1 roast of beef
The general rules are, to have a brisk hot fire, to be placed on a spit, to baste with salt and water, and [roast] one quarter of an hour to every pound of beef. Tho’ tender beef will require less, while old tough beef will require more roasting. Pricking with a fork will determine you whether done or not; rare done is the healthiest, and the taste of this Age.

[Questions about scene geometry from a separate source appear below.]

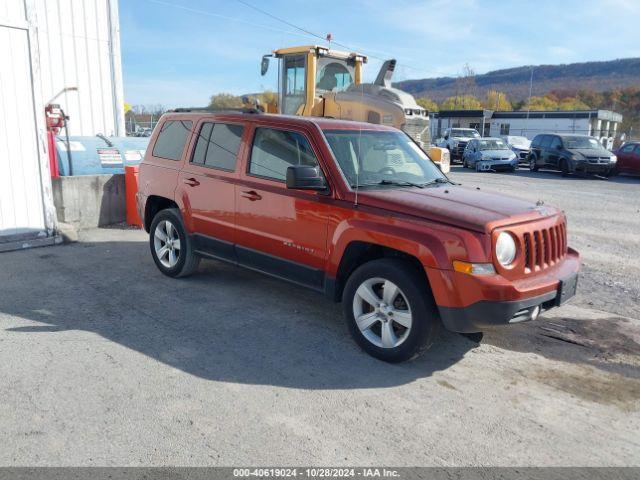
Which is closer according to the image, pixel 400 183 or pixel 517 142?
pixel 400 183

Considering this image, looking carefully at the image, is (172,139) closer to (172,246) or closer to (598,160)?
(172,246)

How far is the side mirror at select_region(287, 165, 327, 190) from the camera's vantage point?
4445 millimetres

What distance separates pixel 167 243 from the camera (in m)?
6.41

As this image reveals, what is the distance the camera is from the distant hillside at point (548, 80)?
428 ft

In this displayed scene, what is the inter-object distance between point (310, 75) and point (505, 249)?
975cm

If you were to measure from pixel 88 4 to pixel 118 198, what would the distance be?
503 cm

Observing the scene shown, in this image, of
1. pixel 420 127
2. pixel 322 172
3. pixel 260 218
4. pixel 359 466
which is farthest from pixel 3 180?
pixel 420 127

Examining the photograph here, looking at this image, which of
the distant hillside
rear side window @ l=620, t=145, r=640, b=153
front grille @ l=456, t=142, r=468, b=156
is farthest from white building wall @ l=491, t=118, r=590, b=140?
the distant hillside

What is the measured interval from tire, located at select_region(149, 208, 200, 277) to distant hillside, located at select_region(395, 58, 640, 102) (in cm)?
12345

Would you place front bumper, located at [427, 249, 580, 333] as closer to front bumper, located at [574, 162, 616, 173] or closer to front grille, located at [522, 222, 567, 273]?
front grille, located at [522, 222, 567, 273]

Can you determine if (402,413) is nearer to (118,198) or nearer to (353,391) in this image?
(353,391)

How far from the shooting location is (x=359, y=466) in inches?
117

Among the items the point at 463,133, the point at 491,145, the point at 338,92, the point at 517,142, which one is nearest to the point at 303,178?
the point at 338,92

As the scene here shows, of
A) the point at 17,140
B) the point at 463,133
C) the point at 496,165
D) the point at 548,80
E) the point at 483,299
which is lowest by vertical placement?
the point at 483,299
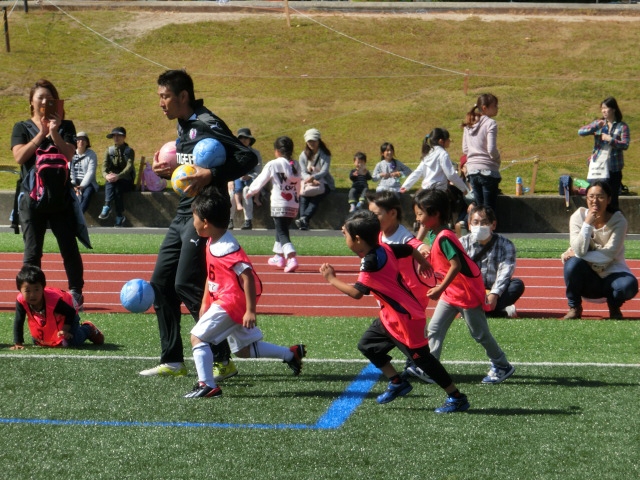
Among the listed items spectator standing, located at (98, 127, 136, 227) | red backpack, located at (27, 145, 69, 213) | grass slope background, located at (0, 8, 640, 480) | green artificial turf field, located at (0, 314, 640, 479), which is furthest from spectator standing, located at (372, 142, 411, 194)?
green artificial turf field, located at (0, 314, 640, 479)

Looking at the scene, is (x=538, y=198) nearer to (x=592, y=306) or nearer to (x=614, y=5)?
(x=592, y=306)

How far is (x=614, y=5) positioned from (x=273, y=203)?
32368mm

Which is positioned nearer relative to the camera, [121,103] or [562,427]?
[562,427]

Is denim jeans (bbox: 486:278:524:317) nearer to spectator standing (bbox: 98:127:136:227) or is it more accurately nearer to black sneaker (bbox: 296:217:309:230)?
black sneaker (bbox: 296:217:309:230)

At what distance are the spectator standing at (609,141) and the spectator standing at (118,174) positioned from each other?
8.28 metres

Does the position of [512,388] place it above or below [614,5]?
below

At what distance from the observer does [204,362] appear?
638cm

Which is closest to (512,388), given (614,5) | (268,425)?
(268,425)

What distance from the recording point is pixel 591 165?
15578 mm

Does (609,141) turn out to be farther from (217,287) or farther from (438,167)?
(217,287)

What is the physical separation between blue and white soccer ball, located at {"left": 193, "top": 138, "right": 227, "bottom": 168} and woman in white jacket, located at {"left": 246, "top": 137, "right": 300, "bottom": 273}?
631cm

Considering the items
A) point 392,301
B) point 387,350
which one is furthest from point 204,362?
point 392,301

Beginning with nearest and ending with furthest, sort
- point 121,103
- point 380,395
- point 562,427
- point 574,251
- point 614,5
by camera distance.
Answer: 1. point 562,427
2. point 380,395
3. point 574,251
4. point 121,103
5. point 614,5

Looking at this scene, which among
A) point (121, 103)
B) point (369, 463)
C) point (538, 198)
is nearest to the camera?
point (369, 463)
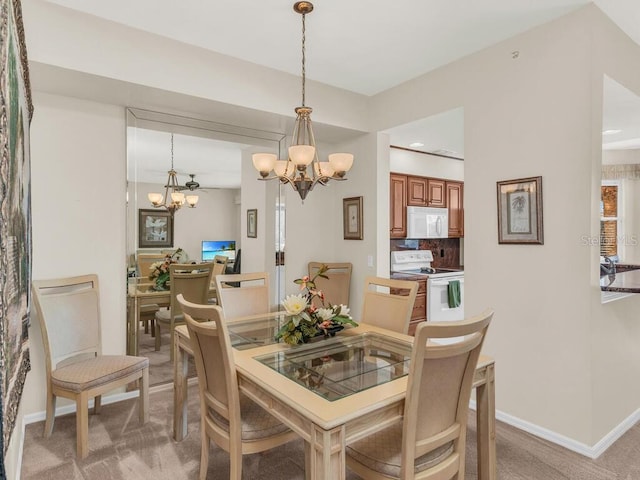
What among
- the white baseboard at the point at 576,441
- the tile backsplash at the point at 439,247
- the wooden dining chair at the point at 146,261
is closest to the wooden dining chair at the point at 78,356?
the wooden dining chair at the point at 146,261

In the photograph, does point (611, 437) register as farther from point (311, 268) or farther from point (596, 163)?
point (311, 268)

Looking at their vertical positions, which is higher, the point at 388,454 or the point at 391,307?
the point at 391,307

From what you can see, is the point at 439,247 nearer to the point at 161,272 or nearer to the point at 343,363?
the point at 161,272

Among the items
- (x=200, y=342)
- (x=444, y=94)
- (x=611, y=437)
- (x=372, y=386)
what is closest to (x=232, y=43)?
(x=444, y=94)

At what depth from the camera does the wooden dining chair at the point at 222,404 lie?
1631 mm

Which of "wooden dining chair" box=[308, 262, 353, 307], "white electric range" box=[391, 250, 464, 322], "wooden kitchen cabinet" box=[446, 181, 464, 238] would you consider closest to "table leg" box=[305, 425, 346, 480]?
"wooden dining chair" box=[308, 262, 353, 307]

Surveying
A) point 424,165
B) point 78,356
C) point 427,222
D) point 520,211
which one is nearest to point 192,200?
point 78,356

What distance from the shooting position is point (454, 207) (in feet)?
18.3

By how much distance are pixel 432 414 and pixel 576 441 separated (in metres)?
1.57

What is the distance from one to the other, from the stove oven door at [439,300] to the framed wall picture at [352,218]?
4.37 feet

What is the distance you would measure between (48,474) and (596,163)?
3.60 meters

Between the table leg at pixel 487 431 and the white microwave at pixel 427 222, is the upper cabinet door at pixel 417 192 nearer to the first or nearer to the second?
the white microwave at pixel 427 222

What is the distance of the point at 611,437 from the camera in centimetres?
243

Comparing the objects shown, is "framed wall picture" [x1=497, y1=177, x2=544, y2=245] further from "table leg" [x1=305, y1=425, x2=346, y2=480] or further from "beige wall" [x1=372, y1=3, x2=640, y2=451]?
"table leg" [x1=305, y1=425, x2=346, y2=480]
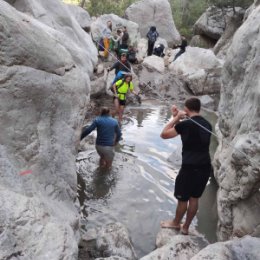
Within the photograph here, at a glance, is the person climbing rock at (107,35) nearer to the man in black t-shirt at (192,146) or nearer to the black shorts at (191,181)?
the man in black t-shirt at (192,146)

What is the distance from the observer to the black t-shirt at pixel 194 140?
5551 mm

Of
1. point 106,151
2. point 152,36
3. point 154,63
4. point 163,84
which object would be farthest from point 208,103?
point 106,151

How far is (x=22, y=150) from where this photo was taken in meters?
4.93

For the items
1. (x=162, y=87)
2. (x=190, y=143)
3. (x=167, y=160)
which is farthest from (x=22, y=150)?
(x=162, y=87)

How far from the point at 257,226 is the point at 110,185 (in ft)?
12.7

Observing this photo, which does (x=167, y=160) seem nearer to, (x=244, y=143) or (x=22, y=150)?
(x=244, y=143)

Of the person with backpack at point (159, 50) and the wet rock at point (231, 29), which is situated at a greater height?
the wet rock at point (231, 29)

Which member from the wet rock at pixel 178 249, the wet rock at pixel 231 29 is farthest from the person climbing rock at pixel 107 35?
the wet rock at pixel 178 249

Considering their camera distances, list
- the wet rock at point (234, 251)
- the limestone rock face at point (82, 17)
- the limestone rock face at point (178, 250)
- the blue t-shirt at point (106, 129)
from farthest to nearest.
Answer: the limestone rock face at point (82, 17) < the blue t-shirt at point (106, 129) < the limestone rock face at point (178, 250) < the wet rock at point (234, 251)

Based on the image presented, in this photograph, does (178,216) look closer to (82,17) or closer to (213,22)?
(82,17)

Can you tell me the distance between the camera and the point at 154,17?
26750 millimetres

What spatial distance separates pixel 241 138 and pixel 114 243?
2.43 metres

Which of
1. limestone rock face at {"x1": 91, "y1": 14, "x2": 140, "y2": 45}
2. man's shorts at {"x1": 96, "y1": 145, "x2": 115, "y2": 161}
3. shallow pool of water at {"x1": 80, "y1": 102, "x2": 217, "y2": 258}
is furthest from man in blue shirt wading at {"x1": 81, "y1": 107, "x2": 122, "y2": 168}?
limestone rock face at {"x1": 91, "y1": 14, "x2": 140, "y2": 45}

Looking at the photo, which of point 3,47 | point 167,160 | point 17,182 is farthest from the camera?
point 167,160
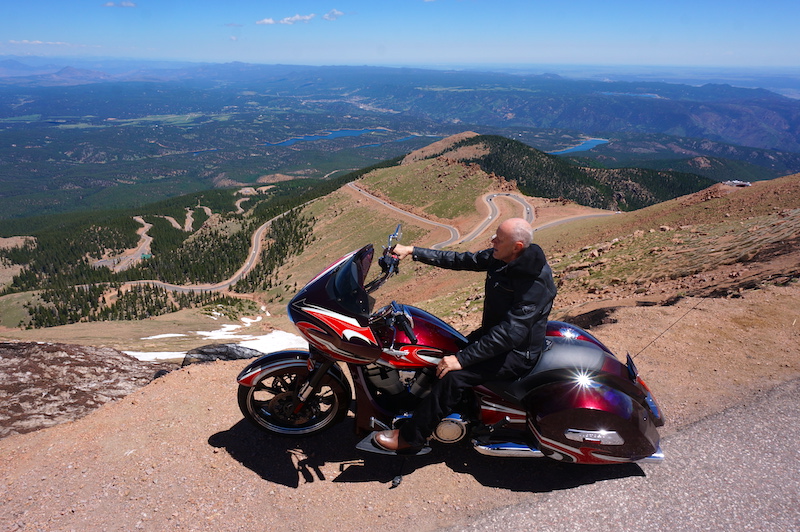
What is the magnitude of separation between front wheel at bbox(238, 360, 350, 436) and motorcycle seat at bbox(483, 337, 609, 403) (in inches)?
94.8

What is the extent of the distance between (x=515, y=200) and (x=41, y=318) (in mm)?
104856

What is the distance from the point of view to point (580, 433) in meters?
5.43

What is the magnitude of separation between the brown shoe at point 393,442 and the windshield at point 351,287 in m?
1.83

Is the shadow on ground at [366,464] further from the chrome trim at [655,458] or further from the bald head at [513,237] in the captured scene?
the bald head at [513,237]

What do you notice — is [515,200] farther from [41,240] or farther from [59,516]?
[41,240]

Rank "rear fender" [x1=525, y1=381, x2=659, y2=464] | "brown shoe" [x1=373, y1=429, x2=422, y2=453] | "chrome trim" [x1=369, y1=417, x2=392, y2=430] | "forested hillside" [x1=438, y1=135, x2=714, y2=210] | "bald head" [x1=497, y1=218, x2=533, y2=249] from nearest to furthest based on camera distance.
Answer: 1. "bald head" [x1=497, y1=218, x2=533, y2=249]
2. "rear fender" [x1=525, y1=381, x2=659, y2=464]
3. "brown shoe" [x1=373, y1=429, x2=422, y2=453]
4. "chrome trim" [x1=369, y1=417, x2=392, y2=430]
5. "forested hillside" [x1=438, y1=135, x2=714, y2=210]

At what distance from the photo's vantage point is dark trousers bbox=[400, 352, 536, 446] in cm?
546

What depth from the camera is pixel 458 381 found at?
546cm

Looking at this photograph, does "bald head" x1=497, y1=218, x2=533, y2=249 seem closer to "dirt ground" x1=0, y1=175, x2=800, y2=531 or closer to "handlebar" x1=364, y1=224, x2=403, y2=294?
"handlebar" x1=364, y1=224, x2=403, y2=294

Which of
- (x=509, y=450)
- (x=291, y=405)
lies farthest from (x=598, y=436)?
(x=291, y=405)

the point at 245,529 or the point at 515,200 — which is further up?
the point at 245,529

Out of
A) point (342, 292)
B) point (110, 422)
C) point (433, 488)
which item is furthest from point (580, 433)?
point (110, 422)

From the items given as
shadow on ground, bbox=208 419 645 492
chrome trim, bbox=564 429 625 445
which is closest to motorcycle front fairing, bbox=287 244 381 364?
shadow on ground, bbox=208 419 645 492

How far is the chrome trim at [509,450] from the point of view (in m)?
5.64
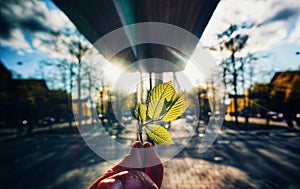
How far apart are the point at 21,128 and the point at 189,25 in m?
Answer: 20.2

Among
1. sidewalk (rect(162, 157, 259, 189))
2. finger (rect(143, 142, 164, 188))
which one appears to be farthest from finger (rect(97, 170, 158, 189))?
sidewalk (rect(162, 157, 259, 189))

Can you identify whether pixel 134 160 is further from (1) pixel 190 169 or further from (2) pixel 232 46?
(2) pixel 232 46

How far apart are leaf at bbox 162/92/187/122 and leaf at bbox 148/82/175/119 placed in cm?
2

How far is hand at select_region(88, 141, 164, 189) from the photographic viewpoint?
57 centimetres

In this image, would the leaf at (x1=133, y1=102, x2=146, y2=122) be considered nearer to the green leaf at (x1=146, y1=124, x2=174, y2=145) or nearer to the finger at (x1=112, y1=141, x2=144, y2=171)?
the green leaf at (x1=146, y1=124, x2=174, y2=145)

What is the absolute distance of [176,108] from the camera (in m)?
0.51

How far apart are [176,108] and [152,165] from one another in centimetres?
34

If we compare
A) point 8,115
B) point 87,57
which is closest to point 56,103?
point 8,115

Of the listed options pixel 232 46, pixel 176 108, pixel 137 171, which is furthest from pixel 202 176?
pixel 232 46

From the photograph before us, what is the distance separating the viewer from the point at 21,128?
17.2 meters

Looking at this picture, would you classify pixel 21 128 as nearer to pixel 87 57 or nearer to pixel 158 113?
pixel 87 57

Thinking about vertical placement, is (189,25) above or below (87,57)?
below

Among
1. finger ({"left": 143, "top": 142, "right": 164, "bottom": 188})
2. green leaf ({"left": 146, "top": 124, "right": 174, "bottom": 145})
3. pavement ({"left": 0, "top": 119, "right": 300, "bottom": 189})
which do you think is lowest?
pavement ({"left": 0, "top": 119, "right": 300, "bottom": 189})

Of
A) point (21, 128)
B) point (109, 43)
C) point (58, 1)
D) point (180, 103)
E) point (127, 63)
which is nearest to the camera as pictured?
point (180, 103)
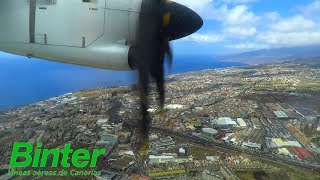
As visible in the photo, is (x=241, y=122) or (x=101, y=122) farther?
(x=241, y=122)

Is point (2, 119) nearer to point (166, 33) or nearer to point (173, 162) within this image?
point (173, 162)

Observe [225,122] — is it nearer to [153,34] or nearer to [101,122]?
[101,122]

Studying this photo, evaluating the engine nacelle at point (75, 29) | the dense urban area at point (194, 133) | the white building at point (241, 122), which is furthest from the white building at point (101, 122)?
the engine nacelle at point (75, 29)

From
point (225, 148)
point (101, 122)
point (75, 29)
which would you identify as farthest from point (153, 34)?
point (101, 122)

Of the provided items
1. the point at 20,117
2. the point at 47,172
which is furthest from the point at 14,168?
the point at 20,117

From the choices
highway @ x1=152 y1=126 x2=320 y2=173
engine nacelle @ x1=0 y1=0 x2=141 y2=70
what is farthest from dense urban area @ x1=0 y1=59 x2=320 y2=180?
engine nacelle @ x1=0 y1=0 x2=141 y2=70

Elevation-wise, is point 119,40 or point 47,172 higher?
point 119,40

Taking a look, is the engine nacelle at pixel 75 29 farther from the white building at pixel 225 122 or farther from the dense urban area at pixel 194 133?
the white building at pixel 225 122
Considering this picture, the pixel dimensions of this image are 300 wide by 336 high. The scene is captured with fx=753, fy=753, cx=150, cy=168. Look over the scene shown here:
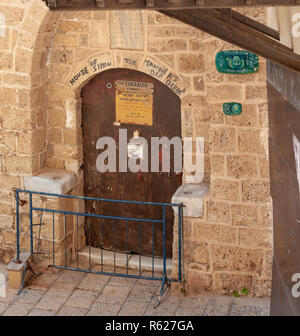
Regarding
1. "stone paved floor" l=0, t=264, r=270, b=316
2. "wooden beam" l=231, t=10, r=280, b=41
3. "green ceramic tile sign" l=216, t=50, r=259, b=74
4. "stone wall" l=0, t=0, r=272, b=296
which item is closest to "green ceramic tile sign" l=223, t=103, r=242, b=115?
"stone wall" l=0, t=0, r=272, b=296

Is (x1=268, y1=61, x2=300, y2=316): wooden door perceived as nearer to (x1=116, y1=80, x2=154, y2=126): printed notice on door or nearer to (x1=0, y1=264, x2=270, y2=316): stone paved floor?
(x1=0, y1=264, x2=270, y2=316): stone paved floor

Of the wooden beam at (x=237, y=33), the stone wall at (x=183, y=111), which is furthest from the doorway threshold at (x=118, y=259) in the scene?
the wooden beam at (x=237, y=33)

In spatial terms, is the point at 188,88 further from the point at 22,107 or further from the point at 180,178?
the point at 22,107

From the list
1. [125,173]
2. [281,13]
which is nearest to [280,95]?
[281,13]

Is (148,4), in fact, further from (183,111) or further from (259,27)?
(183,111)

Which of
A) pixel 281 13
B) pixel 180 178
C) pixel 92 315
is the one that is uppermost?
pixel 281 13

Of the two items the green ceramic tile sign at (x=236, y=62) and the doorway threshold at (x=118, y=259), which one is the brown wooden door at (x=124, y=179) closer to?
the doorway threshold at (x=118, y=259)

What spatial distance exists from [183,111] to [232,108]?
2.36ft

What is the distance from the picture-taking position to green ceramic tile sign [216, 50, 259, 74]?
716 cm

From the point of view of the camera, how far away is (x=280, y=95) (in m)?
3.46

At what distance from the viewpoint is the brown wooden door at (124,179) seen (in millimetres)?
8094

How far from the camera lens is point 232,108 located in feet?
24.0

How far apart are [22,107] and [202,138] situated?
1976mm

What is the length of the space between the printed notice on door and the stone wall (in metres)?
0.24
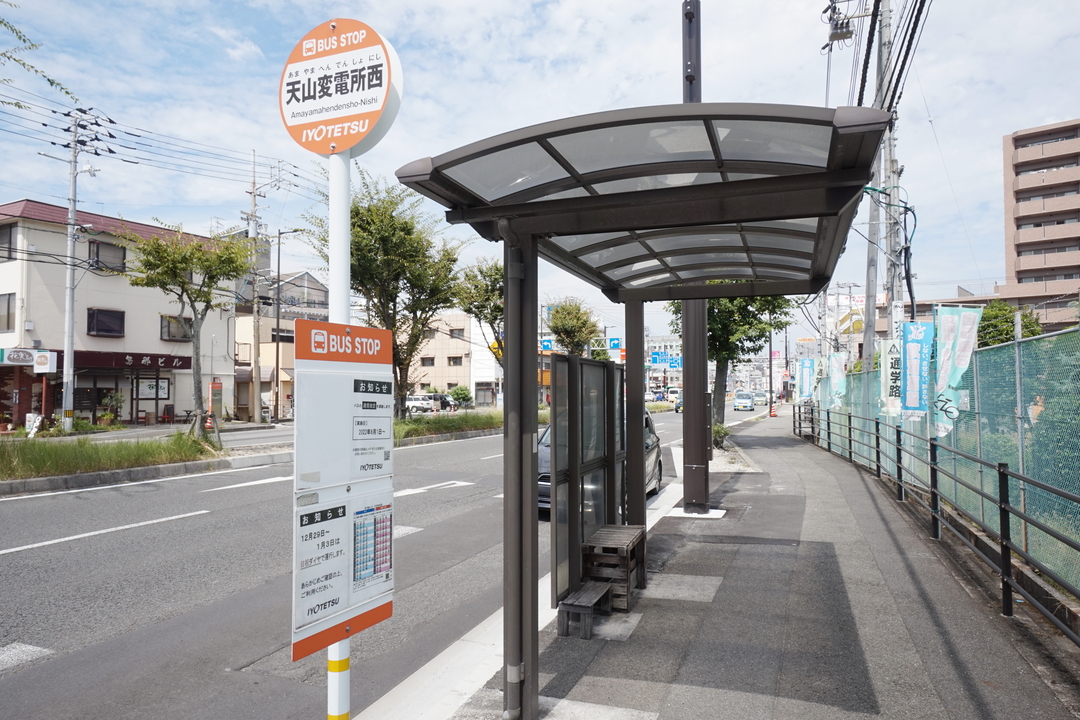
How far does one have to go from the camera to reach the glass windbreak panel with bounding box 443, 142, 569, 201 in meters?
3.69

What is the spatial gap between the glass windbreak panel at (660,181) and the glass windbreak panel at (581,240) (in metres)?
0.72

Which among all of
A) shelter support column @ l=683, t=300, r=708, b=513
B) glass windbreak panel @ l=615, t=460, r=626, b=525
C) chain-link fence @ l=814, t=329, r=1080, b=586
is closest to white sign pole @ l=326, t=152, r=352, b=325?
glass windbreak panel @ l=615, t=460, r=626, b=525

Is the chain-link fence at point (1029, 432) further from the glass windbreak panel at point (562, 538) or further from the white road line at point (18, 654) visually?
the white road line at point (18, 654)

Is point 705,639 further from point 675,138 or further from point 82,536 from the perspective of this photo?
point 82,536

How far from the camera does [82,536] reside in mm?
8492

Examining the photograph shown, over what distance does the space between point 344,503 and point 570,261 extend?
3.35m

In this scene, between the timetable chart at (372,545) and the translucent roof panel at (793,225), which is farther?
the translucent roof panel at (793,225)

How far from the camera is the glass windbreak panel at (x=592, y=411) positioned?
568 centimetres

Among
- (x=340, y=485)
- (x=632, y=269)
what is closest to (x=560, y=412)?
(x=632, y=269)

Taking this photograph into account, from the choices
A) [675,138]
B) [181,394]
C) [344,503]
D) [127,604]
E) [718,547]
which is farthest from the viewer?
[181,394]

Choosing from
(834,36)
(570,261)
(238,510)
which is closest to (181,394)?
(238,510)

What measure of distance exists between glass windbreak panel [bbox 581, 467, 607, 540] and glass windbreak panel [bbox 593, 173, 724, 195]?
2317 mm

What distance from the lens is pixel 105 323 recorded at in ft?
107

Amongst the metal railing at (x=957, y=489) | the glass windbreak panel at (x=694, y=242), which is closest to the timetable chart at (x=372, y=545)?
the glass windbreak panel at (x=694, y=242)
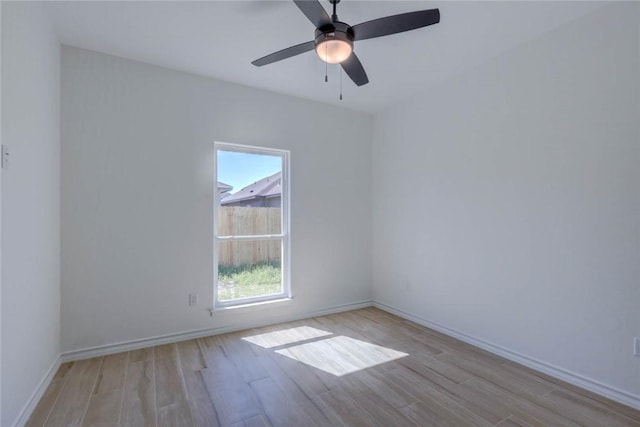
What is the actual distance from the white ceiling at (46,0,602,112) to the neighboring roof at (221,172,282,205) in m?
1.12

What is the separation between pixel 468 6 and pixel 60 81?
11.1ft

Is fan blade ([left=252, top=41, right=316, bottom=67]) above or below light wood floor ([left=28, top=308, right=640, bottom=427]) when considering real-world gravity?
above

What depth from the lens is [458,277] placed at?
10.6 feet

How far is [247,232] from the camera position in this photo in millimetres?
3596

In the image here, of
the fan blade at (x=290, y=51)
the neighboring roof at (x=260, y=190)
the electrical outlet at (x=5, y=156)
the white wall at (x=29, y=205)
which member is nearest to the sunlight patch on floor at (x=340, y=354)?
the neighboring roof at (x=260, y=190)

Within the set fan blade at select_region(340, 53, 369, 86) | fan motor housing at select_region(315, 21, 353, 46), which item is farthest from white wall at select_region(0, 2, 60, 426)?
fan blade at select_region(340, 53, 369, 86)

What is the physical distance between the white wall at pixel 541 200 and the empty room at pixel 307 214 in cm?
2

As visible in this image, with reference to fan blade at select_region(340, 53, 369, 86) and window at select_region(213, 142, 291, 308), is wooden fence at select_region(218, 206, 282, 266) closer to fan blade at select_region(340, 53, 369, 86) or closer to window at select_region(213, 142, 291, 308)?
window at select_region(213, 142, 291, 308)

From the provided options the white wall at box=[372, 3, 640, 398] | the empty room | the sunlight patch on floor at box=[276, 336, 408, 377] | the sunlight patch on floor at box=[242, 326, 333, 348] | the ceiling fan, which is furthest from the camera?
the sunlight patch on floor at box=[242, 326, 333, 348]

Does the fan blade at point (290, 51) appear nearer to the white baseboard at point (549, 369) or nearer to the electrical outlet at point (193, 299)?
the electrical outlet at point (193, 299)

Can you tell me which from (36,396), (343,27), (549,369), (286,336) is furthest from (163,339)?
(549,369)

From American Cookery or, The Art of Dressing Viands, Fish, Poultry and Vegetables Adapted to This Country and All Grades of Life, by Amelia Simmons, 1796
Comment: This recipe may seem, of all things, too old to appear in a Civil War cookbook. Ms. Simmons is famous as the author of “the first American cookbook” to be published after the Revolution and independence. Her occupation, if you will, was listed as “an American orphan,” which tells an interesting story in itself. Women of the period, to put it bluntly, were not expected to be writing books. A female was expected to be under the protection, and to some extent the property, of her father until she married, and her husband until his death. Amelia in fact spends almost as much time in her Introduction apologizing for being unprotected in the world and therefore obliged to come up with some means of supporting herself, than she does discussing the food.
Whatever its origins, this book was popular for much of the first half of the 19th century, and in any case the technique she describes was hardly anything new or radical. The process was probably used on haunches of mastodon in an earlier age, and will continue to be the best way to roast beef as long as it continues to be eaten.